Relational

  • Jason Nez

    Jason Nez is a Diné (Navajo) archaeologist who works in the U.S. southwest, particularly in the Grand Canyon. He works for the national park service as both a firefighter and an archaeologist. His work ensures that culture sites are not destroyed in the process of containing wildfires. His work also results in the documentation of new Diné archaeological sites. This work is crucial to educating the public about the Diné connection to the Grand Canyon and showing that Native peoples never left.
  • Shannon Lee Dawdy

    Dawdy’s examines the history of the Atlantic world since 1450. She has written on New Orleans, covering its peculiar French colonial past and the city's relationship to old things, before and after Katrina. Her research focuses on death, disaster, sensuality, and histories of colonialism and capitalism. She integrates the intellectual life of communities with the stories of people who resisted governance, providing a more inclusive narrative of the colonial dynamics and structure of the region.
  • Heather Law Pezzarossi

    She collaborates with Indigenous communities in the US, focusing on community-led heritage and archaeological projects that address the colonial past through methods and theories that serve Indigenous communities in the present and future.
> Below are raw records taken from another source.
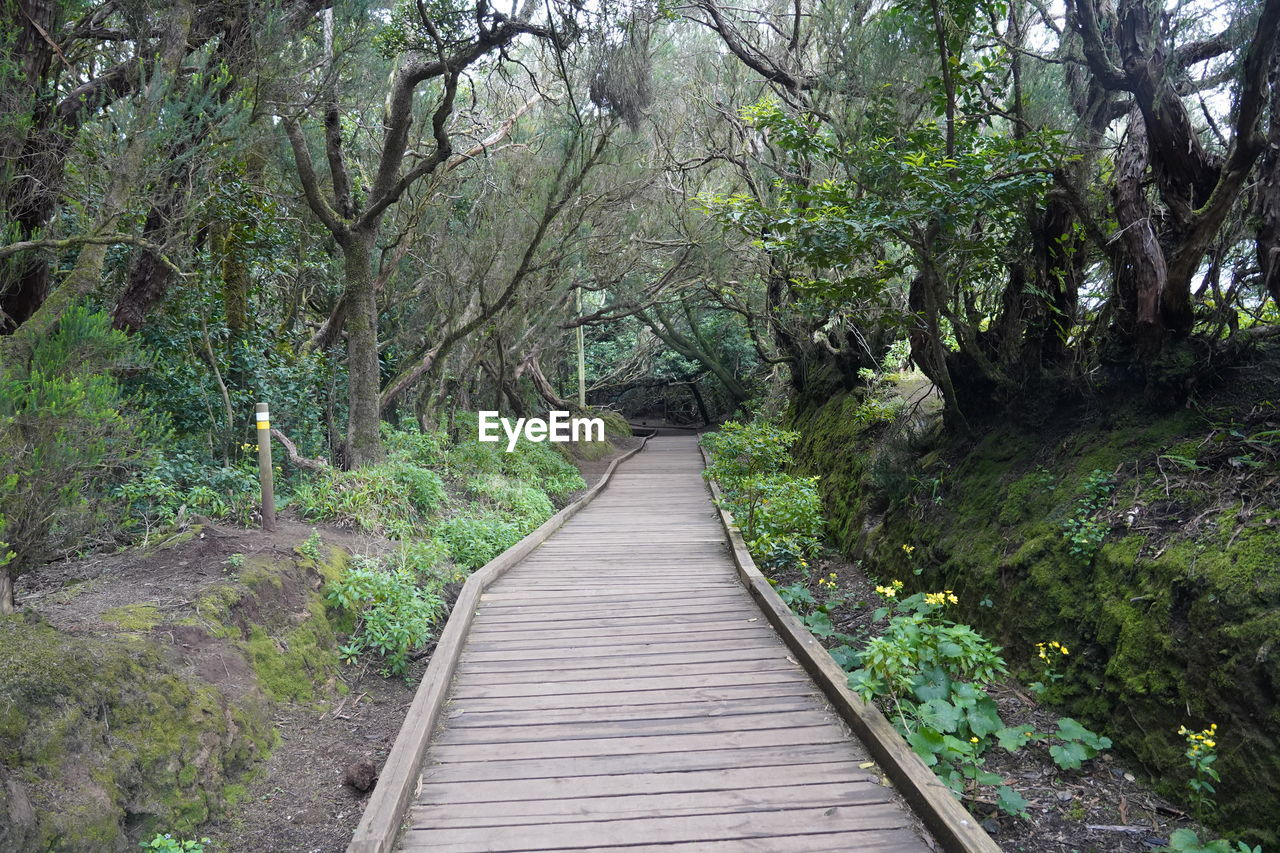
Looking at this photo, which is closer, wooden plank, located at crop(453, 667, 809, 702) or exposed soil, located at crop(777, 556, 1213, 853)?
exposed soil, located at crop(777, 556, 1213, 853)

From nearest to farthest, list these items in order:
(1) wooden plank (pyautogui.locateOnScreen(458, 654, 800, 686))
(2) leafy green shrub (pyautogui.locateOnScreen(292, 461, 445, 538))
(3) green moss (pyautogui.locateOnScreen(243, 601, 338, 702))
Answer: (3) green moss (pyautogui.locateOnScreen(243, 601, 338, 702))
(1) wooden plank (pyautogui.locateOnScreen(458, 654, 800, 686))
(2) leafy green shrub (pyautogui.locateOnScreen(292, 461, 445, 538))

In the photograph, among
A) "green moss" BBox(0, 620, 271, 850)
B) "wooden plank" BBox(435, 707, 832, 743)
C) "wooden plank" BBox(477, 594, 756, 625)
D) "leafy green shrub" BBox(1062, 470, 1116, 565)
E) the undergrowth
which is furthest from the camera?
"wooden plank" BBox(477, 594, 756, 625)

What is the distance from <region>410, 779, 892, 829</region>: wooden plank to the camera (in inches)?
121

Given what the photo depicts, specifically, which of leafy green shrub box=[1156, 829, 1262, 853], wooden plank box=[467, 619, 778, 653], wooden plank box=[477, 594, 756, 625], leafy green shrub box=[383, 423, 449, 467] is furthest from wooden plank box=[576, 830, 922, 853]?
leafy green shrub box=[383, 423, 449, 467]

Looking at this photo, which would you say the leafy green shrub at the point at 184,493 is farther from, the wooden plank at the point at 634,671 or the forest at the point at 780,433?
the wooden plank at the point at 634,671

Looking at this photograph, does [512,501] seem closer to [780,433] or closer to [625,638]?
[780,433]

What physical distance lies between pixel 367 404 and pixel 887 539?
553 centimetres

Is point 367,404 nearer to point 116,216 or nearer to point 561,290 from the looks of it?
point 116,216

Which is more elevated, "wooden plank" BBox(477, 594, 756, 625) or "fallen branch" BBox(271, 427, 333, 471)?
"fallen branch" BBox(271, 427, 333, 471)

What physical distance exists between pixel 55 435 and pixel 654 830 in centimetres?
298

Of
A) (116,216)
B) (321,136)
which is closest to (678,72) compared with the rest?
(321,136)

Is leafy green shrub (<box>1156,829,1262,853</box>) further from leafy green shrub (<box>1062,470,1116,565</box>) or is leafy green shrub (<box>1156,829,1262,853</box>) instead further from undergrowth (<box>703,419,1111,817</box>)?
leafy green shrub (<box>1062,470,1116,565</box>)

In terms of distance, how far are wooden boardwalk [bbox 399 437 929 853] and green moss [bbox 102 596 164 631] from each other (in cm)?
147

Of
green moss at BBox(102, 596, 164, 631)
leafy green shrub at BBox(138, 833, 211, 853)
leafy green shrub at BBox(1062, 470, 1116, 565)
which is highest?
leafy green shrub at BBox(1062, 470, 1116, 565)
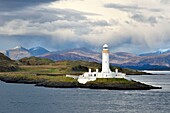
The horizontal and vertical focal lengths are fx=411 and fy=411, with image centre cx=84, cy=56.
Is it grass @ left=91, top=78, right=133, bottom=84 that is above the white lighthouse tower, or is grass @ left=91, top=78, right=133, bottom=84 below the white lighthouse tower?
below

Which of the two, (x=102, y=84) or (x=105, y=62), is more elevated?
(x=105, y=62)

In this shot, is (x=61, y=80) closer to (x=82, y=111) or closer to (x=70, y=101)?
(x=70, y=101)

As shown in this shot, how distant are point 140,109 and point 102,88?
150 feet

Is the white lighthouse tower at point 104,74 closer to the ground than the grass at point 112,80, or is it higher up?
higher up

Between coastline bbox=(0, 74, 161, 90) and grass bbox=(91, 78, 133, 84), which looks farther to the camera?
grass bbox=(91, 78, 133, 84)

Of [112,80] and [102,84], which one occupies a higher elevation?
[112,80]

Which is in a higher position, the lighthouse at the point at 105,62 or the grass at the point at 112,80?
the lighthouse at the point at 105,62

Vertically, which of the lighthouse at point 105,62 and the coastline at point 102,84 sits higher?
the lighthouse at point 105,62

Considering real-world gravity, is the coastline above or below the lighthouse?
below

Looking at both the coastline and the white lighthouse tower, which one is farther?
the white lighthouse tower

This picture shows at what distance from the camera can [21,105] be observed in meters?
85.9

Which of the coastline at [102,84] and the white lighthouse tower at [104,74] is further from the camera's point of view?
the white lighthouse tower at [104,74]

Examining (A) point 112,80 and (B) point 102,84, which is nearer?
(B) point 102,84

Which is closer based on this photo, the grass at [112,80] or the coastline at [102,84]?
the coastline at [102,84]
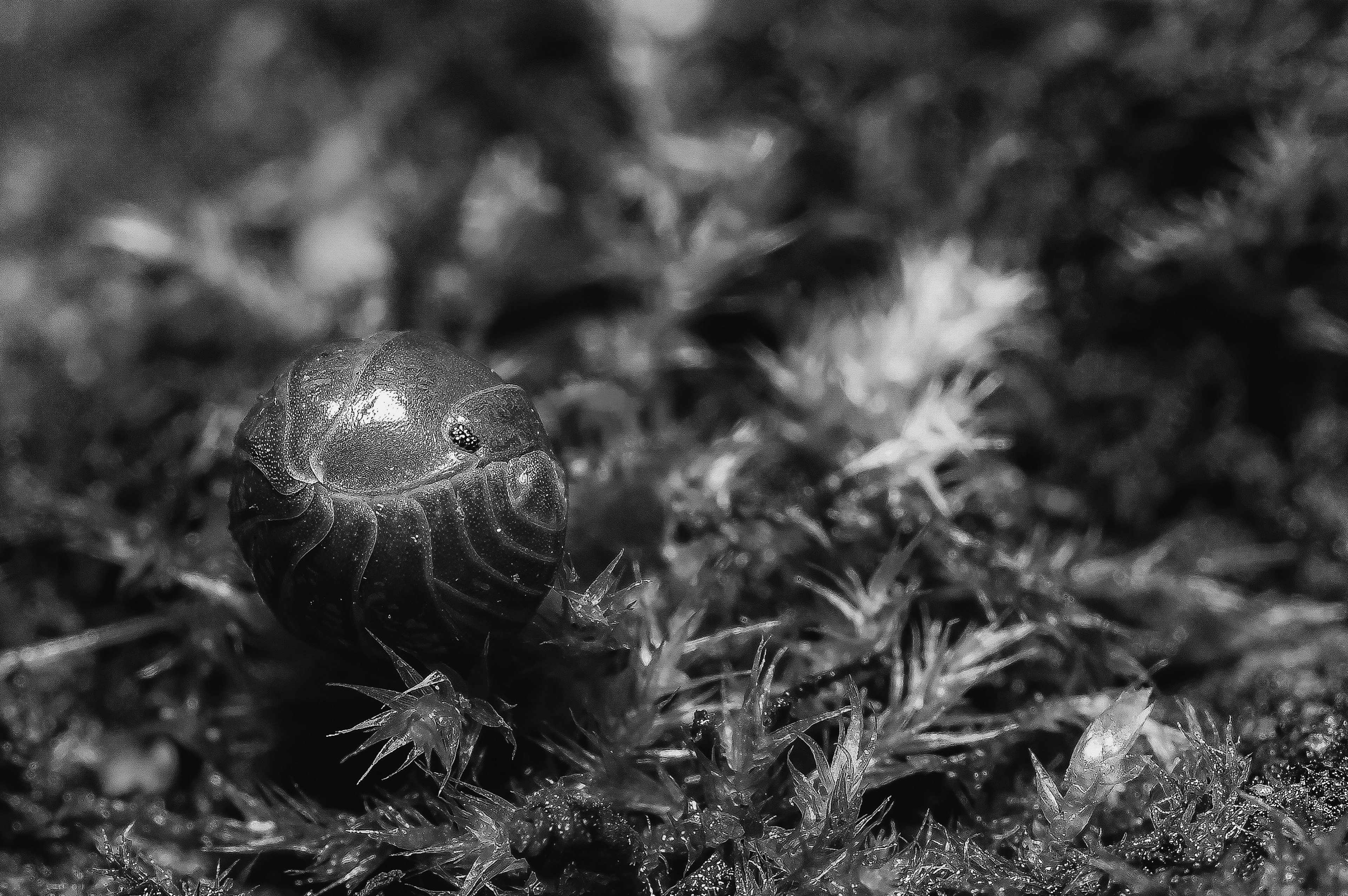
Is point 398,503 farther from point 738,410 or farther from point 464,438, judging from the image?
point 738,410

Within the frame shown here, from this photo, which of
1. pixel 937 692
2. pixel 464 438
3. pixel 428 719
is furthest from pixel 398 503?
pixel 937 692

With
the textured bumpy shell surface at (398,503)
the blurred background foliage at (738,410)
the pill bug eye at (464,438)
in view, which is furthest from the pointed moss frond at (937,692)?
the pill bug eye at (464,438)

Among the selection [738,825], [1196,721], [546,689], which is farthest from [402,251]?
[1196,721]

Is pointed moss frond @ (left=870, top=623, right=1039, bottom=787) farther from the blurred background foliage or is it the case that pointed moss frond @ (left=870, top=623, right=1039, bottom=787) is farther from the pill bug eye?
the pill bug eye

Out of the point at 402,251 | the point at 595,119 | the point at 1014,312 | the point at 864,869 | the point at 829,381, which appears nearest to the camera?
the point at 864,869

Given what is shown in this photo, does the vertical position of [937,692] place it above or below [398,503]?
below

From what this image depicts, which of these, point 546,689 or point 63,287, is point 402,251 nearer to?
point 63,287

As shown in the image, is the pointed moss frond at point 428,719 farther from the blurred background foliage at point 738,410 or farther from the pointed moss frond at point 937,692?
the pointed moss frond at point 937,692
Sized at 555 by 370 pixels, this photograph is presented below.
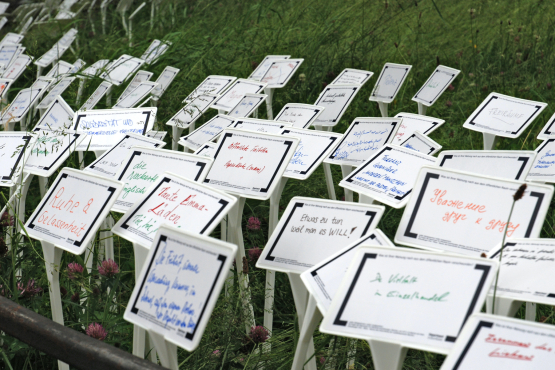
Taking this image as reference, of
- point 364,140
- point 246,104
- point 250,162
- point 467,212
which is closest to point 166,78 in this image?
point 246,104

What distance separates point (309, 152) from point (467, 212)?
0.68 m

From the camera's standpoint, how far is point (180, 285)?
3.37ft

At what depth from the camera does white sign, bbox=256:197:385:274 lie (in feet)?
4.08

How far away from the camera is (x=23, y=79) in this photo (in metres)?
5.16

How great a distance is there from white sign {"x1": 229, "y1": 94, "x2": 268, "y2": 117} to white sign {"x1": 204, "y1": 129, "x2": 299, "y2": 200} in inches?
38.3

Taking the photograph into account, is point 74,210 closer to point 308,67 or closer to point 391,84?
point 391,84

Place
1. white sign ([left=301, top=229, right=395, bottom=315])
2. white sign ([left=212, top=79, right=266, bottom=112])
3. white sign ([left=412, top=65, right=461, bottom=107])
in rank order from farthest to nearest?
white sign ([left=412, top=65, right=461, bottom=107]) → white sign ([left=212, top=79, right=266, bottom=112]) → white sign ([left=301, top=229, right=395, bottom=315])

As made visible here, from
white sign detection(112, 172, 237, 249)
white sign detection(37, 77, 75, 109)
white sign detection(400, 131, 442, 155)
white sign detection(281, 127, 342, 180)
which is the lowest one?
white sign detection(37, 77, 75, 109)

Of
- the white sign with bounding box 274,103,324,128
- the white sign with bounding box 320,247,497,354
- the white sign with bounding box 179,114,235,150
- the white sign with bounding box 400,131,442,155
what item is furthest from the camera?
the white sign with bounding box 274,103,324,128

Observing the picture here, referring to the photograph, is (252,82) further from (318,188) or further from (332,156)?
(332,156)

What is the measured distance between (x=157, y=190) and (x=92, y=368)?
466 mm

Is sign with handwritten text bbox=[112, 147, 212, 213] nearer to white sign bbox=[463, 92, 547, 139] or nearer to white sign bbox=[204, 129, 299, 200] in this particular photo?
white sign bbox=[204, 129, 299, 200]

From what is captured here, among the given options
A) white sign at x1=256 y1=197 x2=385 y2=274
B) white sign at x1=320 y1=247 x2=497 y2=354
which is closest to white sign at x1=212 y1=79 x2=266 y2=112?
white sign at x1=256 y1=197 x2=385 y2=274

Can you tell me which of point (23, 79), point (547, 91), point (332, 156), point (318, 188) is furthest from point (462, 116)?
point (23, 79)
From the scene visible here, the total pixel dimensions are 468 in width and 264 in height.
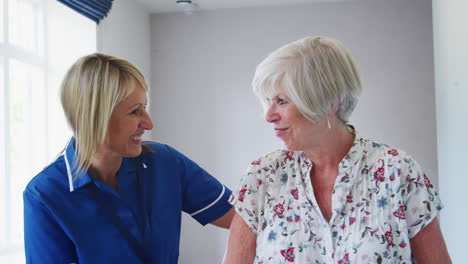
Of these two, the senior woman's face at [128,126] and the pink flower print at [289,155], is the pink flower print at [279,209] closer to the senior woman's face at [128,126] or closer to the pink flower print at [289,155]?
the pink flower print at [289,155]

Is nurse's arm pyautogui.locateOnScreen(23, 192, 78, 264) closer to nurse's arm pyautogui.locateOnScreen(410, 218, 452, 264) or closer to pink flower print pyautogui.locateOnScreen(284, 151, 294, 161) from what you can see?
pink flower print pyautogui.locateOnScreen(284, 151, 294, 161)

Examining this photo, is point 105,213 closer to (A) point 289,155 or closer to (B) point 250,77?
(A) point 289,155

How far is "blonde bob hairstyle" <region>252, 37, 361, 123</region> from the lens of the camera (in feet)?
3.84

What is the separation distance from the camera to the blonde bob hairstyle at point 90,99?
1.44 meters

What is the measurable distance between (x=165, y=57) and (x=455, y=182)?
2.99m

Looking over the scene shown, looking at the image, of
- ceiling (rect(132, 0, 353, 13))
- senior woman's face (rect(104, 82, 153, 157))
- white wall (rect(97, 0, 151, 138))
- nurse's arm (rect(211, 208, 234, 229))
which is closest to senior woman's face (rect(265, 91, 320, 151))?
senior woman's face (rect(104, 82, 153, 157))

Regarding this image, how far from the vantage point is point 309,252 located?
1167mm

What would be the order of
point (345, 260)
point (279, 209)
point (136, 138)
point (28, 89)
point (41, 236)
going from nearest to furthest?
point (345, 260)
point (279, 209)
point (41, 236)
point (136, 138)
point (28, 89)

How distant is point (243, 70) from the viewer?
420cm

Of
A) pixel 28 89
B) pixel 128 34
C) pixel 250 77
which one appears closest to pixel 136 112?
pixel 28 89

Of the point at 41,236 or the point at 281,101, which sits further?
the point at 41,236

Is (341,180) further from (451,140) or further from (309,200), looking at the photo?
(451,140)

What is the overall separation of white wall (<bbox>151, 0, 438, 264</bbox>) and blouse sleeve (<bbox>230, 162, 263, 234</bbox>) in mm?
2837

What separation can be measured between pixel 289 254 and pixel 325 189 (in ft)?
→ 0.69
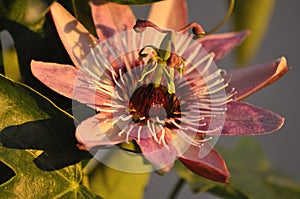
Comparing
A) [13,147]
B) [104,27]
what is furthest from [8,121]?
[104,27]

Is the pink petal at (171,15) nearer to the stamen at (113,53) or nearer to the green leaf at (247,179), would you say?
the stamen at (113,53)

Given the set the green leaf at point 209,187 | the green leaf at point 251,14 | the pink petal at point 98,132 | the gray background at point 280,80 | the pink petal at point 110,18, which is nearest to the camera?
the pink petal at point 98,132

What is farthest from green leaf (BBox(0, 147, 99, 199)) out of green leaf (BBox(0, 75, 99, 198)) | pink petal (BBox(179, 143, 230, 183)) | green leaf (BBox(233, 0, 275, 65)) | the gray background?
the gray background

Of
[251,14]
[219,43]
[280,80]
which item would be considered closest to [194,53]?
[219,43]

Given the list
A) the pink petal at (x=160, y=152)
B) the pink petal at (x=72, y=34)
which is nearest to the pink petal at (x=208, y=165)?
the pink petal at (x=160, y=152)

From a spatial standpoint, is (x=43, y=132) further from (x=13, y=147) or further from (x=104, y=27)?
(x=104, y=27)
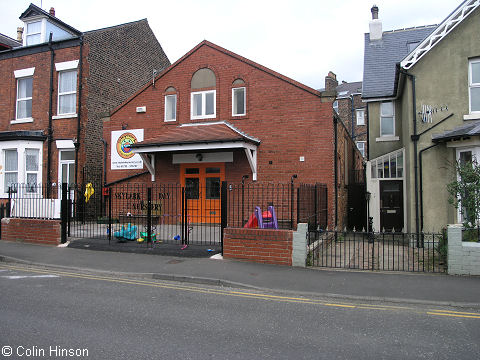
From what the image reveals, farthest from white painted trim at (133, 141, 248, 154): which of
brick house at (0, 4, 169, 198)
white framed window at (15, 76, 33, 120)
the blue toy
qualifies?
white framed window at (15, 76, 33, 120)

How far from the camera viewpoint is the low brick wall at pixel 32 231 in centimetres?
1157

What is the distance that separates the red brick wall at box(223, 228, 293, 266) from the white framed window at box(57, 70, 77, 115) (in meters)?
11.8

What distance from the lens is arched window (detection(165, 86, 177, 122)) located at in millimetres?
15445

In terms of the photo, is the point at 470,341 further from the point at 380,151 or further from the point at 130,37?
the point at 130,37

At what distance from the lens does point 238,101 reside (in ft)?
48.2

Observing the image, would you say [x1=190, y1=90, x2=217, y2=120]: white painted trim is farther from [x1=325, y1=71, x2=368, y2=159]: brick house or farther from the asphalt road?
[x1=325, y1=71, x2=368, y2=159]: brick house

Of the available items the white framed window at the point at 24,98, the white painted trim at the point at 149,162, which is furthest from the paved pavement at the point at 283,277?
the white framed window at the point at 24,98

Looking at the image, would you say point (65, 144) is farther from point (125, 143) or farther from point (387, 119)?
point (387, 119)

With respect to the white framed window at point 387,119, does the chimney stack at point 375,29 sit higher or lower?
higher

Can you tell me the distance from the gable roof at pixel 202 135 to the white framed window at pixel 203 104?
0.43 metres

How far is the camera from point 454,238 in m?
8.03

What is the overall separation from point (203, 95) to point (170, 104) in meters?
1.56

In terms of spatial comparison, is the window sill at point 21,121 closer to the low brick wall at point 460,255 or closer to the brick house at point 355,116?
the low brick wall at point 460,255

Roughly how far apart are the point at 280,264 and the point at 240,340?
4472mm
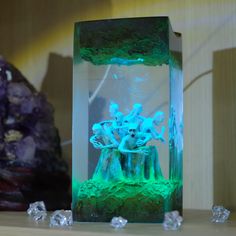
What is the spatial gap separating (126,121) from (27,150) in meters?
0.24

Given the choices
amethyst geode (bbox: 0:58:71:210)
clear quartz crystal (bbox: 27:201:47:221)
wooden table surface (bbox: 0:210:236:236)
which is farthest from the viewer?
amethyst geode (bbox: 0:58:71:210)

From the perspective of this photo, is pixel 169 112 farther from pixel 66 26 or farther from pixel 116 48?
pixel 66 26

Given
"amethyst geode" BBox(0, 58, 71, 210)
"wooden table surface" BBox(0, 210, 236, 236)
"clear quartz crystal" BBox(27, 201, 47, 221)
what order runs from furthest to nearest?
1. "amethyst geode" BBox(0, 58, 71, 210)
2. "clear quartz crystal" BBox(27, 201, 47, 221)
3. "wooden table surface" BBox(0, 210, 236, 236)

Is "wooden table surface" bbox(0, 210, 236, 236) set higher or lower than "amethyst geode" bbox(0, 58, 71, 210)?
lower

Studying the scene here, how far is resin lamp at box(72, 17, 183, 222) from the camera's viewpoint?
0.63 metres

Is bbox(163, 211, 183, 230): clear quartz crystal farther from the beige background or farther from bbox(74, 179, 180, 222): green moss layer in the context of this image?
the beige background

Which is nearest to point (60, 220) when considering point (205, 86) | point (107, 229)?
point (107, 229)

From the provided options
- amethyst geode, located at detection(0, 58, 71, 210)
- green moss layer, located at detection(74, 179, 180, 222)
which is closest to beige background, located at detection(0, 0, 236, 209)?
amethyst geode, located at detection(0, 58, 71, 210)

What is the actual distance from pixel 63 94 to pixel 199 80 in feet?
0.88

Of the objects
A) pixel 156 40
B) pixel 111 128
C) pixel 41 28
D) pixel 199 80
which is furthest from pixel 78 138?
pixel 41 28

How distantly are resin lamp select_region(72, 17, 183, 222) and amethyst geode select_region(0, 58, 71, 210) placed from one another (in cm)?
18

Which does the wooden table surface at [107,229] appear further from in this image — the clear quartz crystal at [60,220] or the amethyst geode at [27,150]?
the amethyst geode at [27,150]

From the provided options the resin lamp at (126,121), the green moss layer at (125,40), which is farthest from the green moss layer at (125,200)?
the green moss layer at (125,40)

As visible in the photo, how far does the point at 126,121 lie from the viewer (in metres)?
0.65
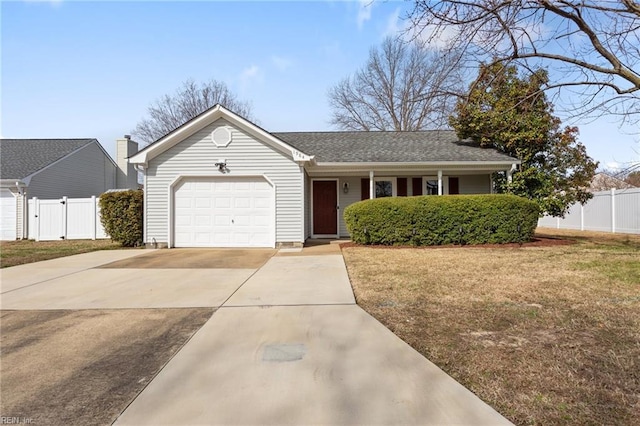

She works with the Nipmuc community, critiquing the colonial heritage landscape in southern New England and unpacking the cumulative impacts the messaging on roadside signage, monuments and historical places have on settler understandings of Nipmuc people.
  • Justin Dunnavant

    His current research in the US Virgin Islands investigates the relationship between ecology and enslavement in the former Danish West Indies. He directs ongoing excavations at the Estate Little Princess which focus on the lives of enslaved Africans who lived and labored on the eighteenth-century sugar plantation. This project provides field training for students from the Caribbean Center for Boys and Girls and from Historically Black Colleges and Universities. 
  • Guillermo Ramón Celis

    He collaborates with communal landowners of the Guiengola archaeological site to develop research method to protect cultural heritage. They are creating a map of the site using remote sensing to understand its extension and accurately identify archaeological contexts while respecting local culture. As a member of UNESCO's International Council of Monuments and Sites, he develops strategies to promote Mexican archaeological heritage research, protection, and conservation among the public.